Request 1 » List every line of the records that contains the string "instances". Case counts.

Document passage »
-=-=-=-=-

Going through all the possible command line flags is out of scope here (please consult our CLI Wiki page), but we've enumerated a few common parameter combos to get you up to speed quickly on how you can run your own geth instance.

Hardware Requirements

Minimum:

  • CPU with 8 cores
  • 32GB RAM
  • 500GB free storage space to sync the Mainnet
  • A stable and high-speed 5 Gbps internet connection.

Recommended:

  • Fast CPU with 16 cores
  • 64GB RAM
  • High-performance SSD with at least 1TB of free space
  • A stable and high-speed 10 Gbps internet connection.

Steps to Run a Fullnode on the Vanar network

By far the most common scenario is people wanting to simply interact with the Vanar network: create accounts; transfer funds; deploy and interact with contracts. We can sync quickly to the current state of the network. For that steps are listed below: -

Step 1: Choose a blockchain network

  1. The blockchain network you are participating in is Vanarchain.
  2. Ensure you understand the network's architecture, consensus algorithm, and validators' roles.
  3. Familiarize yourself with the network's documentation, technical specifications, and community resources.

-=-=-=-=-

Input rows »

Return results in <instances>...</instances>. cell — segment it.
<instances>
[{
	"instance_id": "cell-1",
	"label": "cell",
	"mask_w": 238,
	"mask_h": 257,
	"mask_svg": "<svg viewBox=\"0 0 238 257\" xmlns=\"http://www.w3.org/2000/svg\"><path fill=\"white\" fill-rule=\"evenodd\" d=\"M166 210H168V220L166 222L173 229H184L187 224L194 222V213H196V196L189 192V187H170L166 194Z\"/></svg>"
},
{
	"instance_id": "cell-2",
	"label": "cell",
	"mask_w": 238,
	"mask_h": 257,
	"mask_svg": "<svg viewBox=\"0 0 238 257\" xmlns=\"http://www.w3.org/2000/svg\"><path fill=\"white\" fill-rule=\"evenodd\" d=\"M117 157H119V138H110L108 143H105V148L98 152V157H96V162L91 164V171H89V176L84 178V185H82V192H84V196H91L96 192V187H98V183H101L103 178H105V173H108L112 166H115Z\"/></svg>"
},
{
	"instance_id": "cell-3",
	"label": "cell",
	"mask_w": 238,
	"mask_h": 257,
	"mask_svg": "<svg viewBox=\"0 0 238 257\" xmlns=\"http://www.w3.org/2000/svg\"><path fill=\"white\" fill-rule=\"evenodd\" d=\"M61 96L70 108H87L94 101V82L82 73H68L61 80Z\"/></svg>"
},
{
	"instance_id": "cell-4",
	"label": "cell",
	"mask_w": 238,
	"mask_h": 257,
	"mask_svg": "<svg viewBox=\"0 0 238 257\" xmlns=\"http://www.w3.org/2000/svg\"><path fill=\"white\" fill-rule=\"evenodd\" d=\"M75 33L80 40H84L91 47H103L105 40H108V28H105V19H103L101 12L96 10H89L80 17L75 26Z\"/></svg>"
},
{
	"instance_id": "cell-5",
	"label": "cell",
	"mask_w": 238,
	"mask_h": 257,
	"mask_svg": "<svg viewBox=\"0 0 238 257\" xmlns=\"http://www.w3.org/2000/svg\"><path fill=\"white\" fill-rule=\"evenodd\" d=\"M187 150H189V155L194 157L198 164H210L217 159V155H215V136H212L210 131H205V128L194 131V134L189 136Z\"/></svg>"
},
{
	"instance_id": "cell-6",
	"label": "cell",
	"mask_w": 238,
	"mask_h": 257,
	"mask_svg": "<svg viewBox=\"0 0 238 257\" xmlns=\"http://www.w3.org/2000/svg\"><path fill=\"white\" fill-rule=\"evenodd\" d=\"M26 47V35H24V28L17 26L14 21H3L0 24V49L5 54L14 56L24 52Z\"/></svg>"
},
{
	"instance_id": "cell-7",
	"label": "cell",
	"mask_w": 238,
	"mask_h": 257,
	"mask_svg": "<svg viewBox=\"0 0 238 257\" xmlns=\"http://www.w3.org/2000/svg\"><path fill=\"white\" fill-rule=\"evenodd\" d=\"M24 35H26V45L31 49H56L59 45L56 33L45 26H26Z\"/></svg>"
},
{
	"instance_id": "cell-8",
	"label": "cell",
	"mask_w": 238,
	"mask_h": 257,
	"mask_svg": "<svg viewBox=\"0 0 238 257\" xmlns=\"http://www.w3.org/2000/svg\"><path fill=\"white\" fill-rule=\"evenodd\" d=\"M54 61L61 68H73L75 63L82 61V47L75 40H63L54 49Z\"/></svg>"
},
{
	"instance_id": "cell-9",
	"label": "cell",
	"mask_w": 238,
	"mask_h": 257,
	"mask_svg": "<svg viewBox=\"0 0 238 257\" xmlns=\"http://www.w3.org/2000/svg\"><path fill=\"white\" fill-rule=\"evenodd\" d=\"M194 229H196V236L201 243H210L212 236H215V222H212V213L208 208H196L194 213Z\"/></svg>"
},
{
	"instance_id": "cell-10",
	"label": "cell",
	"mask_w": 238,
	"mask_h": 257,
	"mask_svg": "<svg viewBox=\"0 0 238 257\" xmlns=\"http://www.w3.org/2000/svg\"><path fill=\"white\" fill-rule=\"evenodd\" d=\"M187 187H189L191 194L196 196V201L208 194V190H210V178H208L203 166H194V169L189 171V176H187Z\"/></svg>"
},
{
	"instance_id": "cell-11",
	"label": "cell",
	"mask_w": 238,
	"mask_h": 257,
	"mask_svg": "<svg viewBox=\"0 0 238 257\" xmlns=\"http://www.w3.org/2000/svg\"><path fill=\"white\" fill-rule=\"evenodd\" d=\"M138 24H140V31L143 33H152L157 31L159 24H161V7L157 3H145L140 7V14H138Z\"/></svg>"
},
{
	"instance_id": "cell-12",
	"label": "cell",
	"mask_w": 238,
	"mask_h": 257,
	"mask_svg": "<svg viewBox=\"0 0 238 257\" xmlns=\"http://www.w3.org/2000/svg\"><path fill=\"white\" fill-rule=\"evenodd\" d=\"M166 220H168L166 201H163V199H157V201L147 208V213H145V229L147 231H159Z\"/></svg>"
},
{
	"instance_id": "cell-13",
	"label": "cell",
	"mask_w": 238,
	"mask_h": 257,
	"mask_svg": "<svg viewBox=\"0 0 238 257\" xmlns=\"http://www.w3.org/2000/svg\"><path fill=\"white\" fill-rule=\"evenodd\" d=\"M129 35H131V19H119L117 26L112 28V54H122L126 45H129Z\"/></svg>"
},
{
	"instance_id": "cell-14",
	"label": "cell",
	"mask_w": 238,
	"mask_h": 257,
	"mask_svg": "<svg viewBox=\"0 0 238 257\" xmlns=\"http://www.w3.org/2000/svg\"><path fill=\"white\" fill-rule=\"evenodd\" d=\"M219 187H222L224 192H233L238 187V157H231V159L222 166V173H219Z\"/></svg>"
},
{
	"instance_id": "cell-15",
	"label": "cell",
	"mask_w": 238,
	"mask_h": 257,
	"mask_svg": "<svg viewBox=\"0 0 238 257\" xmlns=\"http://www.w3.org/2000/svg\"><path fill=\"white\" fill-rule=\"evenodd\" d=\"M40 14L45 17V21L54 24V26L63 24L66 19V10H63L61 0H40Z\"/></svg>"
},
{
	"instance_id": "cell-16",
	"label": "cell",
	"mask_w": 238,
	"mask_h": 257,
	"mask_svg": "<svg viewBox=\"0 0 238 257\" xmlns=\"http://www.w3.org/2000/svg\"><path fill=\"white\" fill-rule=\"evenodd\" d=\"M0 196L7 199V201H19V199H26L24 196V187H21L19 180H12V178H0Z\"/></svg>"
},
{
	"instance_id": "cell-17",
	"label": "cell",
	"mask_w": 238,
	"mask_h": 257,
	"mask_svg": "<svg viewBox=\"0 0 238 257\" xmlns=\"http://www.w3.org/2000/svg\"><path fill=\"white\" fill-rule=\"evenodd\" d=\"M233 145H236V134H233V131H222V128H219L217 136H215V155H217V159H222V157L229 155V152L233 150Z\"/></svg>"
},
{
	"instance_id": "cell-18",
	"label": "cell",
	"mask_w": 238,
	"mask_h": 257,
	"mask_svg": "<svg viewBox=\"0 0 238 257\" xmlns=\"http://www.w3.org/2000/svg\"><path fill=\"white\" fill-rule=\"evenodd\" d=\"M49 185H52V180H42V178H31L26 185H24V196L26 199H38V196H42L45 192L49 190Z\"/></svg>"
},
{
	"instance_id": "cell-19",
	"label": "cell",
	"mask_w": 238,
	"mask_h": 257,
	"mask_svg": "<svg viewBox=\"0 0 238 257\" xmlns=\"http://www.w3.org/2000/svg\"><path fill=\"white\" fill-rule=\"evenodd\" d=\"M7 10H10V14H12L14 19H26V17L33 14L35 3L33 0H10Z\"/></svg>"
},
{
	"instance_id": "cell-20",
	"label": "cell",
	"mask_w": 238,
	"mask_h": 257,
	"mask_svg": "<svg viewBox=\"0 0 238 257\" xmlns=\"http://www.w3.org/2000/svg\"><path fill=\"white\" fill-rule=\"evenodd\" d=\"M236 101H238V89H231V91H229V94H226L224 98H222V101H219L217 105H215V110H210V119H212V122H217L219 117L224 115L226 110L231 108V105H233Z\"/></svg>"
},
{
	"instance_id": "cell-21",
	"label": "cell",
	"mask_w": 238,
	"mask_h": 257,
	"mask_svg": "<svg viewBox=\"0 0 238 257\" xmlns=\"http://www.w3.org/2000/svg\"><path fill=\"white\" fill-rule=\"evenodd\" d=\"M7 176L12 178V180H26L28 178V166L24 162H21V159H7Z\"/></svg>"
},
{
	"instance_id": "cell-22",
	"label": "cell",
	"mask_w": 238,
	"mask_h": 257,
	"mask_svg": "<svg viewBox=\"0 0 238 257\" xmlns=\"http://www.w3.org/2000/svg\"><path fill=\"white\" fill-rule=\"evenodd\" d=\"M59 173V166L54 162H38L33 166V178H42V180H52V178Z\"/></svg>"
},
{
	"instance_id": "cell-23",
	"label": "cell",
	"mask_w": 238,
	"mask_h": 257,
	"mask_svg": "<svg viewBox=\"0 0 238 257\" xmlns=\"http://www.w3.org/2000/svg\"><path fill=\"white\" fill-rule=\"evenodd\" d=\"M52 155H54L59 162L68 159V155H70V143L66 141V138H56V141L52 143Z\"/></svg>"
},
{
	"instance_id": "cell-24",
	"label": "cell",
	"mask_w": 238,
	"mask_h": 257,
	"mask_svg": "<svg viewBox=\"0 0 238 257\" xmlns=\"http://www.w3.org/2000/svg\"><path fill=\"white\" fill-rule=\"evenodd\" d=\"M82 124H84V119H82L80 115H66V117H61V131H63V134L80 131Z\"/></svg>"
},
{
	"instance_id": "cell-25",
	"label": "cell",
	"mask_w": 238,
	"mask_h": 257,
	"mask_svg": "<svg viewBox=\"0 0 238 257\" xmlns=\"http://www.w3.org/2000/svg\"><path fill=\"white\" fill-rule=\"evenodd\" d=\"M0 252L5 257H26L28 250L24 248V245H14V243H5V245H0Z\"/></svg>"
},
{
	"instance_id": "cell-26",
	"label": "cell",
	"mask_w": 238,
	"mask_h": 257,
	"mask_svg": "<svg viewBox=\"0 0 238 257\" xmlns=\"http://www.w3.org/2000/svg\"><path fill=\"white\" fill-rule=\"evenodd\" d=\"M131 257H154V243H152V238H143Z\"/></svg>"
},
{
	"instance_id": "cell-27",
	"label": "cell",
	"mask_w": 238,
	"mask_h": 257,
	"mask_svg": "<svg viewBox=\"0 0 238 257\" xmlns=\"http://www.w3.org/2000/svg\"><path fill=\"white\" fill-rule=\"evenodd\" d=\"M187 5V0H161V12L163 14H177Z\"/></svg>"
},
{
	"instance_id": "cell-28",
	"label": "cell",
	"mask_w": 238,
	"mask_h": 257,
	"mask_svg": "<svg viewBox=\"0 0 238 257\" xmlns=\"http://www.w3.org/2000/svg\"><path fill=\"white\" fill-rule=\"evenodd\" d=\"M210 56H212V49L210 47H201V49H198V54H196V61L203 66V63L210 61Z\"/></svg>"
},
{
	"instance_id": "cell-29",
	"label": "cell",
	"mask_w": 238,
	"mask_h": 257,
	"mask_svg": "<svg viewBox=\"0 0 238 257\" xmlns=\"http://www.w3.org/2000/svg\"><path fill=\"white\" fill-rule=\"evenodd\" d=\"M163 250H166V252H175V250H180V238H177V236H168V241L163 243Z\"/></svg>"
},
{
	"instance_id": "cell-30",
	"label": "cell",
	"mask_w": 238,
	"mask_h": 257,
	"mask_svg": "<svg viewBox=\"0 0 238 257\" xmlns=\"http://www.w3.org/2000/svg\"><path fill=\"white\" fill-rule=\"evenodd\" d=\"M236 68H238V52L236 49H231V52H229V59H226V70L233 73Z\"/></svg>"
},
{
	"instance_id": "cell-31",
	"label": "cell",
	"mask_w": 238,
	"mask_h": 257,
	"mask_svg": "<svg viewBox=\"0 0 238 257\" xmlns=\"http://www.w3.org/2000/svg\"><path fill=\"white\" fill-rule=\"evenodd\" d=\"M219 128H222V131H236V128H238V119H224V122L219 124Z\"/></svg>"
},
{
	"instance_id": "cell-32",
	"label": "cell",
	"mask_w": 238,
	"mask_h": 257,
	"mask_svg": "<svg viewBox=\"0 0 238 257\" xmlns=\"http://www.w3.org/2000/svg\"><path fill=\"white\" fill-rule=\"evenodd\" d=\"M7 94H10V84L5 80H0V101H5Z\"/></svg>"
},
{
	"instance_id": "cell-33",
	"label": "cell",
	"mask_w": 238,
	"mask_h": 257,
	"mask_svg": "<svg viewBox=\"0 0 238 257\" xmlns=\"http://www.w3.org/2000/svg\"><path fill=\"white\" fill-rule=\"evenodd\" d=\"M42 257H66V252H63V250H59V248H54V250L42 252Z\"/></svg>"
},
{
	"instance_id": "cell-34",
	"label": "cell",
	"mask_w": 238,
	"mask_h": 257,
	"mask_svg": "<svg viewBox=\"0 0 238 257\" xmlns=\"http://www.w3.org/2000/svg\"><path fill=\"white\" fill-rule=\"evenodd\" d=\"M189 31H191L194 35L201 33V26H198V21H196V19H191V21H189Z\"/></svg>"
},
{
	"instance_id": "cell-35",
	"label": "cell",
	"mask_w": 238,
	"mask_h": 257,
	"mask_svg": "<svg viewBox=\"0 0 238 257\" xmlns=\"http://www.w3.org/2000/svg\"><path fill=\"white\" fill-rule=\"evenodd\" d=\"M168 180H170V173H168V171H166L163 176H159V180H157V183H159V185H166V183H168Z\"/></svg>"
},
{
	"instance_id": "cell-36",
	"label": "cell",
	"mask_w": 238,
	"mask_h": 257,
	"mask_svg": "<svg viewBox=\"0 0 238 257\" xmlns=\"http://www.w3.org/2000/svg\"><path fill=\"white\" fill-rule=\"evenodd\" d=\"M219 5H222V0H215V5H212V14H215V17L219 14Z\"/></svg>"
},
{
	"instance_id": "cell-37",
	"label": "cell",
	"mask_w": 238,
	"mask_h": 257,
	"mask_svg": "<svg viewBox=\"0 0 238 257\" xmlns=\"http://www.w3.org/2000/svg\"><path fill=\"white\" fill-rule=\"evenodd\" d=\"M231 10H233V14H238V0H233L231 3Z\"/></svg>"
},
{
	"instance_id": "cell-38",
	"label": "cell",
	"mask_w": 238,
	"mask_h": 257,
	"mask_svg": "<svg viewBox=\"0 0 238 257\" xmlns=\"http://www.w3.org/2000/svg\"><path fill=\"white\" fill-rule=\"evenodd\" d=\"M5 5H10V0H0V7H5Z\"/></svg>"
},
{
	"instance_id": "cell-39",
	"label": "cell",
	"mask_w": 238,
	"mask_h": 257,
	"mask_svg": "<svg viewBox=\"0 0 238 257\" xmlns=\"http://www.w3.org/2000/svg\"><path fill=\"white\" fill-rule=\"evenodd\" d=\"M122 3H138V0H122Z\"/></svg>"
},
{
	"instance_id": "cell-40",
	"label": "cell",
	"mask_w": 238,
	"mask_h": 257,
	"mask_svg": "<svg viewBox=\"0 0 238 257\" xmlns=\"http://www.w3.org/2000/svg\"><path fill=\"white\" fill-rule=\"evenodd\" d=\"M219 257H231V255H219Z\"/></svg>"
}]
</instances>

-=-=-=-=-

Request 2 »
Answer these questions from the Vanar node guide:
(a) How much RAM does the minimum hardware list call for?
(b) What internet connection speed does the recommended hardware list give?
(c) Which blockchain network does Step 1 name as the one you are participating in?

Expected answer 1 »
Return results in <instances>...</instances>. cell — segment it.
<instances>
</instances>

Expected answer 2 »
(a) 32GB RAM
(b) A stable and high-speed 10 Gbps connection
(c) Vanarchain